Le 11 avril 2011, M. Z a été désigné par la CFE-CGC en qualité de conseiller du salarié par arrêté préfectoral lui conférant ainsi le statut de salarié protégé.
Le salarié a été placé en arrêt de travail entre le 24 octobre 2012 et le 2 janvier 2013 à la suite d’une opération de l’épaule droite. Il a repris son travail le 8 janvier 2013 après quelques jours de congé.
Estimant qu’une nouvelle organisation était impérative et que M. Z 'n’était pas en mesure de concevoir et de proposer des solutions techniques pour répondre au plan d’action demandée dans le cadre de ses responsabilités actuelles d’ingénieur développement', l’employeur a proposé au salarié par courrier du 27 février 2013 un poste de technicien principal d’analyse programmation catégorie Agent de maîtrise.
Le salarié a répondu le 30 mars 2013 qu’il refusait la modification de son contrat de travail et que l’employeur agissait avec précipitation.
Le salarié a été convoqué un entretien préalable d’un licenciement fixé au 22 avril 2013.

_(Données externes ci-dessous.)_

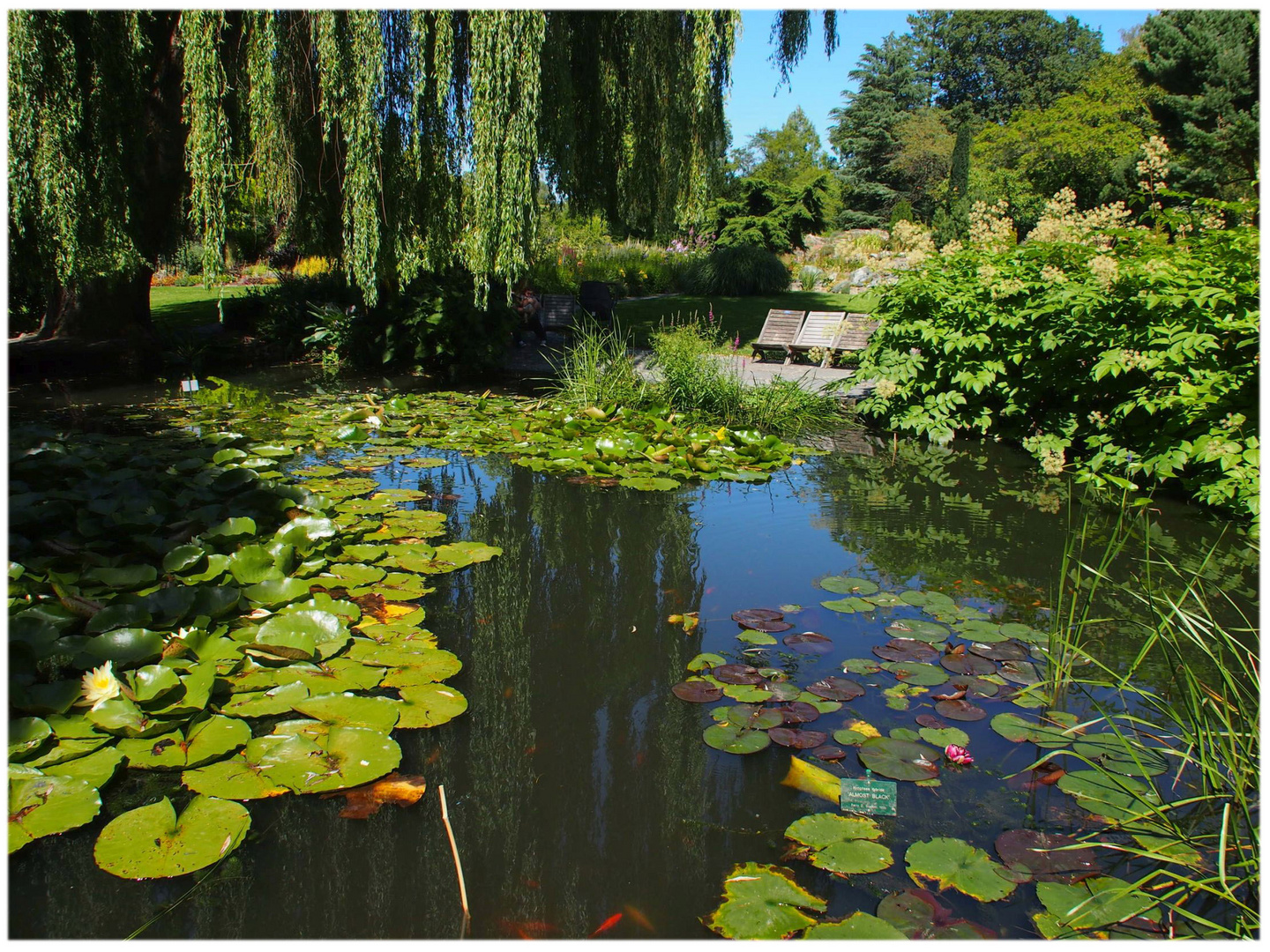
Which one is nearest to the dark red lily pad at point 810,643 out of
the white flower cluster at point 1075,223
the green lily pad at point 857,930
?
the green lily pad at point 857,930

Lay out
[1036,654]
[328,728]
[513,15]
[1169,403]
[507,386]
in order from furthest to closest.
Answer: [507,386]
[513,15]
[1169,403]
[1036,654]
[328,728]

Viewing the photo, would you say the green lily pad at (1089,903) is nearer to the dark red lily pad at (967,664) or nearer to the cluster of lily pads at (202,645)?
the dark red lily pad at (967,664)

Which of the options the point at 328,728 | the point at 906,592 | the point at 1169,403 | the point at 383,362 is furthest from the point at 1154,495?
the point at 383,362

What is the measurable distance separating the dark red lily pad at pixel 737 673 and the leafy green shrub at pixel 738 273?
1544cm

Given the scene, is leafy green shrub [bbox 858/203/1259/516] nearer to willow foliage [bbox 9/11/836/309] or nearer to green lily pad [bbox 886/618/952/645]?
green lily pad [bbox 886/618/952/645]

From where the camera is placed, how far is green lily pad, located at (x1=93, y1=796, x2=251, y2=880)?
73.1 inches

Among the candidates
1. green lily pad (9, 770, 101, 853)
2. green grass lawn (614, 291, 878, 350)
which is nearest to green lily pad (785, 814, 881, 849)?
green lily pad (9, 770, 101, 853)

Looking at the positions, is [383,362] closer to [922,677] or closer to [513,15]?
[513,15]

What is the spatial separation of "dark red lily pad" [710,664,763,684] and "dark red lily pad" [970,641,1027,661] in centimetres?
84

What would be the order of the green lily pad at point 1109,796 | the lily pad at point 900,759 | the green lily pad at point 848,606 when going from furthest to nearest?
the green lily pad at point 848,606 < the lily pad at point 900,759 < the green lily pad at point 1109,796

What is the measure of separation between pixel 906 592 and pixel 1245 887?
1824 mm

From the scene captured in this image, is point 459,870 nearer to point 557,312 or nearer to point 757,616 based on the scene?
point 757,616

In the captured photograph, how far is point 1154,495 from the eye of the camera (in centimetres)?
514

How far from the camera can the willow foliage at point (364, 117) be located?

Le 26 avril 2013 l’employeur a sollicité l’autorisation de l’inspection du travail pour le licenciement de M. Z qui lui a été refusée le 10 juin 2013. La décision a été confirmée par le ministre du Travail.
M. Z a été placé en arrêt de travail à compter du 1er avril 2013 et ce jusqu’au 22 juillet 2013.

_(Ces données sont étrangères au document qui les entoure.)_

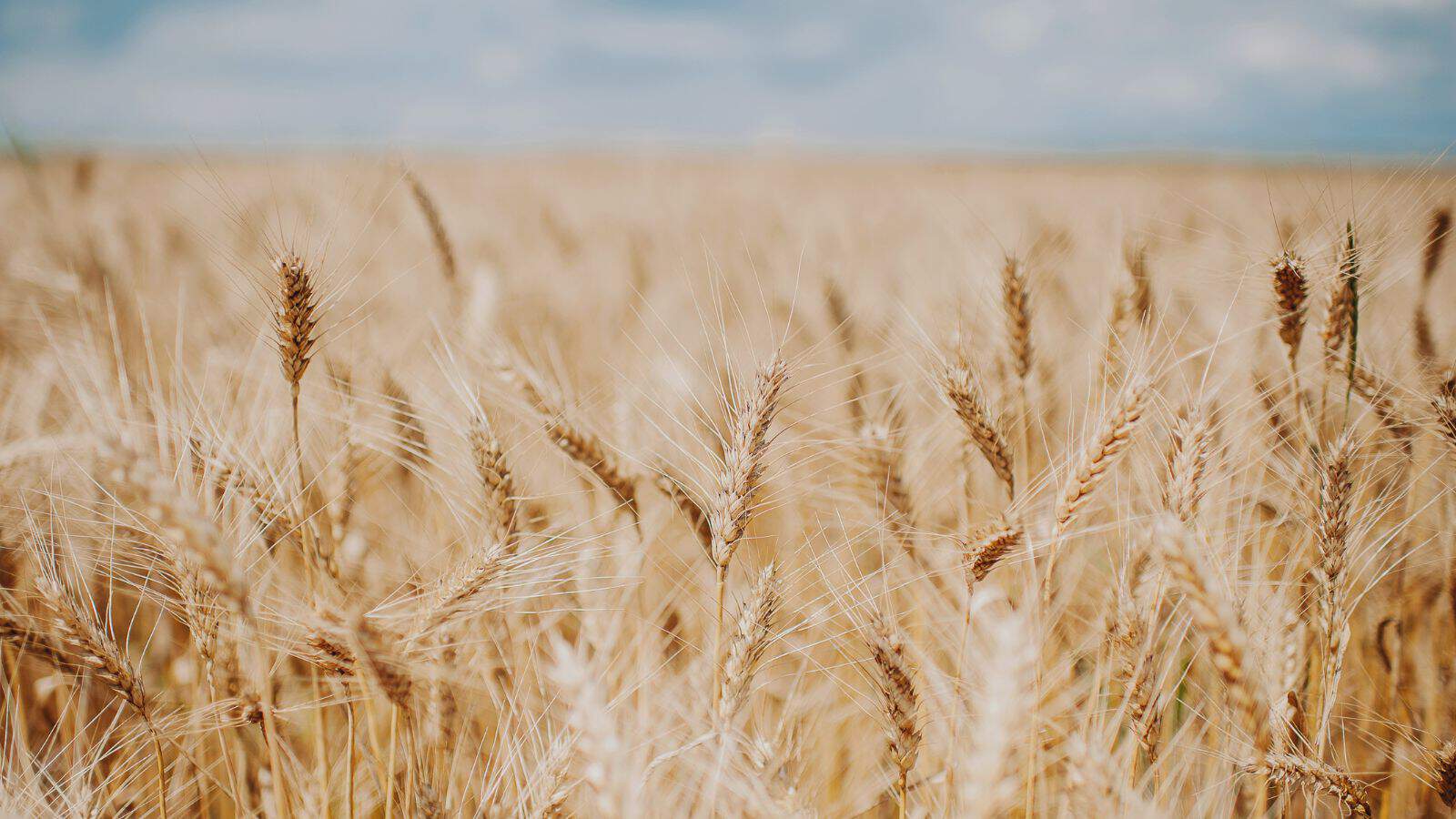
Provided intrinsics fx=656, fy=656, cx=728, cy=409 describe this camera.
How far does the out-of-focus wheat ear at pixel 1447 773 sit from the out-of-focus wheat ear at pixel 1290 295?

Lors de la visite de reprise le 22 juillet 2013, le médecin du travail a rendu un premier avis déclarant M. Z inapte à son poste de travail et a organisé une étude de poste le 25 juillet.
Le 5 août 2013, il a rendu un second avis 'Inapte définitif à son poste et à tout poste dans l’entreprise ; l’état de santé de M. Z ne permet pas de faire des propositions de reclassement.'
Le 26 août 2013, le médecin du travail, interrogé par l’employeur, lui a confirmé qu’aucun reclassement du salarié n’était envisageable.
L 27 août 2013, les délégués du personnel ont été consultés sur le projet de licenciement de M. Z en sa
qualité de salarié protégé (conseiller des salariés).
Le 30 août 2013, la société Optilogistic a convoqué le salarié à un entretien préalable fixé au 10 septembre 2013.
Le 23 octobre 2013, l’inspection du travail a donné son autorisation de licenciement.
Le 29 octobre 2013, la société Optilogistic a notifié à M. Z son licenciement pour inaptitude et impossibilité de reclassement en interne et dans les sociétés auxquelles elle était liée.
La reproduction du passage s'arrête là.